To address these limitations, we propose the Residual-Distribution-based Spatiotemporal Data-Fusion Method (RDSFM). This method aims to distribute residuals more accurately across the sub-pixels of each band. is specifically designed to effectively reflect the degree of change in heterogeneous areas and in regions where land cover types have altered. RDSFM requires only one high resolution image and two high temporal resolution images to function optimally. This study lies in its potential to improve the precision of remote sensing data analysis by refining the spatial and temporal details captured in heterogeneous landscapes. This particularly valuable in ecological monitoring, urban planning, and agricultural management. Additionally, the RDSFM method could substantially contribute to the advancement of remote sensing technologies and methodologies, more sustainable management of natural resources.

Methods

To more accurately distribute residuals across each subpixel, this study introduces a weighting system based on multivariate relationships between images captured at times t1 and t2. This weighting is determined through the Iteratively Regularized Multivariate Alteration Detection (IR-MAD) method, which is designed detect changes in multivariate data collected at two temporal points from the same geographical area15. The custom code used in this study for the RDSFM is available at on personal webpage (https://homepage.ybu.edu.cn/jinyihua).

Estimate the residuals

The real changed values of coarse images between t1 and t2 can be written as follows:

$$\:\varDelta\:C\left({x}_{i},\:{y}_{i},\:b\right)={C}_{2}\left({x}_{i},\:{y}_{i},\:b\right)-{C}_{1}\left({x}_{i},\:{y}_{i},\:b\right)$$
(1)

where \(\:{C}_{1}({x}_{i},\:{y}_{i},\:b)\) is band b value of coarse pixel at location \(\:({x}_{i},\:{y}_{i})\) at t1, and \(\:{C}_{2}({x}_{i},\:{y}_{i},\:b)\) is band b value at t2.

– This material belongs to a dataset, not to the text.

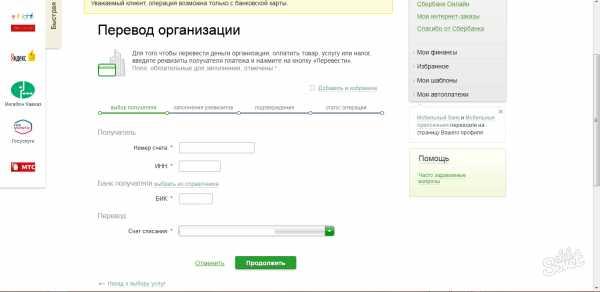 Изображение - Оплачиваем счет в сбербанке kak-oplatit-vystavlennyj-schet-cherez-sberbank-onlajn_13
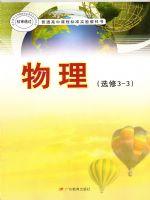 粤教版高三物理选修3-3(理科生)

In the context of a homogeneous landscape, the errors stemming from temporal changes can be characterized by the discrepancies between the actual values and \(\:{F}_{2}^{TP}\), the temporally predicted fine-resolution image at t2. Therefore, the predicted changes between \(\:{F}_{2}^{TP}\) and the actual fine-resolution image at t1 are as follows:

$$\:\varDelta\:F\left({x}_{i},\:{y}_{i},\:b\right)=\frac{1}{m}\sum\:_{j=1}^{m}{F}_{2}^{TP}({x}_{ij},\:{y}_{ij},\:b)-\frac{1}{m}\sum\:_{j=1}^{m}{F}_{1}({x}_{ij},\:{y}_{ij},\:b)$$
(2)

\(\:m\) is the number of fine pixels within one coarse pixel, and \(\:{F}_{2}^{TP}\)is the temporal predicted value of fine pixels at t2 using unmixing-based method.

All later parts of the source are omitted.